Take the prop. It all began in Soho. I'm often around there during the day on jobs, and not infrequently nearby at night for the theatres. I see, or have always seen, performances as research for my consultancy work, since a successful window display has much of the drama about it, summing up a world with a tableau in a frame. As in a theatre, so in retail, or that niche of the retail environment which is mine, one of the greatest mysteries is the prop. You take an object, even the most ordinary -  above all, in preference, the most ordinary - place it in a window, and all of a sudden, you don't have an object, strictly speaking, at all, but a prop.
 
I say any object. It's not as simple as that, and there, in large part, lies the mystery. You'll see a shopkeeper stick an ashtray in the window, believing it's as easy as that to create a little still life, say on a table with a newspaper by it next to a couple of mannequins in eveningwear, and it just looks stale, not a prop at all, conveying nothing but itself. And then next door for a sports range someone dumps a rugby ball on the floor and it takes off - a veritable prop. You could natter retail theory till the windows mist over looking for an answer, but in the end it just comes down to touch - some have it, others don't. So goes the spiel.
    The spiel for me unravelled opposite the Coach and Horses.
Nothing there, you'd say, but something someone's dumped unwanted, and you'd be right. That something bore the trace in paint of a window on it, and I wondered why, in preoccupation looked around for a shop in a refit, this a backdrop gone or to be, but there were none: the boozer opposite, a hairdresser, a bar.
Behind me then, this:
Again, you'd say, nothing, and again you'd be right. Nothing but a set of old props from the Palace Theatre draped in cloth. And a pneumatic device for shifting them. And a bike chianed to a post, some cobbles, a drain, bollards, a passer by, signage, yellow lines, light - day and spot. Had there been something, I would not have seen it. Instead, since there was not, I did, and for the first time turned my camera on it.
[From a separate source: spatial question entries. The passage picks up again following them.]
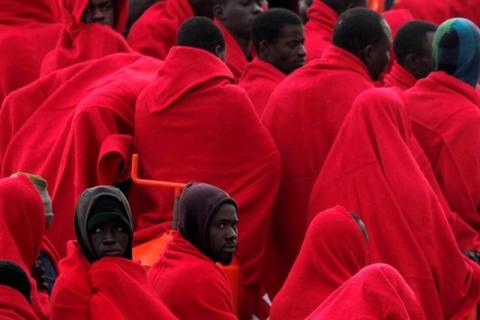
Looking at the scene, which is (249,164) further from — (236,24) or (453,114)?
(236,24)

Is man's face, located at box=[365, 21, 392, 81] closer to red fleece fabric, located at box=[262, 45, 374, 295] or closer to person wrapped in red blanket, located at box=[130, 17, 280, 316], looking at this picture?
red fleece fabric, located at box=[262, 45, 374, 295]

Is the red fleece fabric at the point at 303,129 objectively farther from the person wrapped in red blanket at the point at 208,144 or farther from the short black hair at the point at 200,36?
the short black hair at the point at 200,36

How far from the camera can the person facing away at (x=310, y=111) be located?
543 inches

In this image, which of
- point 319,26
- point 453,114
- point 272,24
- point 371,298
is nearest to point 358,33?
point 453,114

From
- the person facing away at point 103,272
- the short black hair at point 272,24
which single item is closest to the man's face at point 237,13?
the short black hair at point 272,24

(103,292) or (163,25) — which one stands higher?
(103,292)

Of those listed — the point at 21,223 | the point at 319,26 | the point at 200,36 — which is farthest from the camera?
the point at 319,26

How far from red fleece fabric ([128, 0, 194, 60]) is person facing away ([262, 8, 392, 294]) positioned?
234 centimetres

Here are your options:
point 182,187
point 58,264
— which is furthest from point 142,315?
point 182,187

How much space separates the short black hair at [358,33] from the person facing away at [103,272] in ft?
9.61

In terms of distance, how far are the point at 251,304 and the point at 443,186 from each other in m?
1.40

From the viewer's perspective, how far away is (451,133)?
14172 millimetres

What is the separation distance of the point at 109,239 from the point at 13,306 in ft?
2.02

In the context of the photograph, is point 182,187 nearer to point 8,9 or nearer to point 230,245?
point 230,245
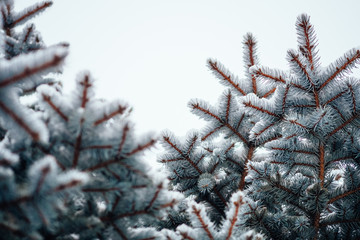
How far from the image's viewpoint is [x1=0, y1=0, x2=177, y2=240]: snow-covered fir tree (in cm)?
107

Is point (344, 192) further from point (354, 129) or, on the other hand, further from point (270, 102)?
point (270, 102)

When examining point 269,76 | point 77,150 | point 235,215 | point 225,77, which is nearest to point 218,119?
point 225,77

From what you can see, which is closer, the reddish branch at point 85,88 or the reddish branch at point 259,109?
the reddish branch at point 85,88

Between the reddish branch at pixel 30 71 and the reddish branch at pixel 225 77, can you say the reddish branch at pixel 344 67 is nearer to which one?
the reddish branch at pixel 225 77

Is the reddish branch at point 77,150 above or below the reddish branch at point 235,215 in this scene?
above

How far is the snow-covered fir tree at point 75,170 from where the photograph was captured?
1.07 m

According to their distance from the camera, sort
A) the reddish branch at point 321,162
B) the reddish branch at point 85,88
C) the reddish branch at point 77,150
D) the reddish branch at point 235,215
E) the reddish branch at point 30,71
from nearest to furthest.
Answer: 1. the reddish branch at point 30,71
2. the reddish branch at point 85,88
3. the reddish branch at point 77,150
4. the reddish branch at point 235,215
5. the reddish branch at point 321,162

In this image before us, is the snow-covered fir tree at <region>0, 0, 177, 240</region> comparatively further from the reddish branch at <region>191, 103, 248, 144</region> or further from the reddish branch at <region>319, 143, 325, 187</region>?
the reddish branch at <region>319, 143, 325, 187</region>

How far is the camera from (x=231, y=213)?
154 centimetres

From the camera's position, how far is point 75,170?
121cm

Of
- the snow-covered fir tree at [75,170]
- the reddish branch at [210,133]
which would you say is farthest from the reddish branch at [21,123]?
the reddish branch at [210,133]

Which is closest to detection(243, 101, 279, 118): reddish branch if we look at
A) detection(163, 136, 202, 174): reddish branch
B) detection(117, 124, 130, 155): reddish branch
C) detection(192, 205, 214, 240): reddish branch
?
detection(163, 136, 202, 174): reddish branch

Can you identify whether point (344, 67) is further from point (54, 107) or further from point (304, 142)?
point (54, 107)

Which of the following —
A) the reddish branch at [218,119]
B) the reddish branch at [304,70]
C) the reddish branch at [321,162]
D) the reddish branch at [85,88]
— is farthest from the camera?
the reddish branch at [218,119]
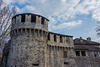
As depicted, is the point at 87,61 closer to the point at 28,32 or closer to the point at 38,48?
the point at 38,48

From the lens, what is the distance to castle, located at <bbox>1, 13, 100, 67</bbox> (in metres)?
17.3

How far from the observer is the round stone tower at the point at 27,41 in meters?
17.1

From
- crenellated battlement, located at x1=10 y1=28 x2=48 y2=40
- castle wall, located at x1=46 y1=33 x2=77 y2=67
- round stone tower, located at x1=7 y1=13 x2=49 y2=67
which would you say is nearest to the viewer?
round stone tower, located at x1=7 y1=13 x2=49 y2=67

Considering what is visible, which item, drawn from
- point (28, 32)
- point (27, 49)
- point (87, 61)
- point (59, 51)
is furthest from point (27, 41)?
point (87, 61)

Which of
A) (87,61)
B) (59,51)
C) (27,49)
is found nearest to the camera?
(27,49)

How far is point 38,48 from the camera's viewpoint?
18.2 meters

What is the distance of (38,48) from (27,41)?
2531 mm

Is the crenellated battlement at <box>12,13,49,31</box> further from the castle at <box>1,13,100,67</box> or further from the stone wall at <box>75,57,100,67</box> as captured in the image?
the stone wall at <box>75,57,100,67</box>

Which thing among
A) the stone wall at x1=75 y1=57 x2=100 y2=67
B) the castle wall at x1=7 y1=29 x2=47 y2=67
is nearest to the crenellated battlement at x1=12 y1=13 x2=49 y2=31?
the castle wall at x1=7 y1=29 x2=47 y2=67

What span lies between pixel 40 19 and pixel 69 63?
13740mm

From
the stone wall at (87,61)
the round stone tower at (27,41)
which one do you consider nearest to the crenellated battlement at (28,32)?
the round stone tower at (27,41)

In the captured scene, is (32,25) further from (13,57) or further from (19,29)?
(13,57)

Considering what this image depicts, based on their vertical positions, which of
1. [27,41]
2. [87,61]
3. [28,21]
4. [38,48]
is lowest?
[87,61]

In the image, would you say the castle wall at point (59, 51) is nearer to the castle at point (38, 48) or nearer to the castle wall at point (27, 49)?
the castle at point (38, 48)
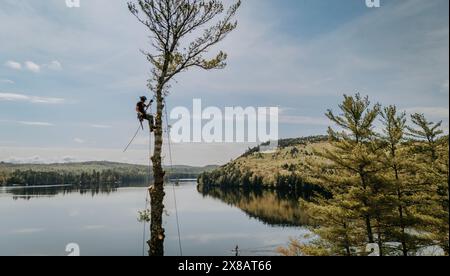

I came from the event I don't know if 'reeling' is the right word - certainly excited. My aim was to see how far the effect would extend, discover if there were limits. Certainly the Coach and Horses was included, and the barber's, the other pub on Cambridge Circus.
But then, turning the corner, walking up Charing Cross Road, it didn't become diluted or weaken in any way. 
A man through the door of Foyle's had it, 














going up, a light upstairs through a window, 
the street outside, the steps of Centre Point.


Everything, I realised, looking around, had it, and it would be the purpose of a blog to track it down.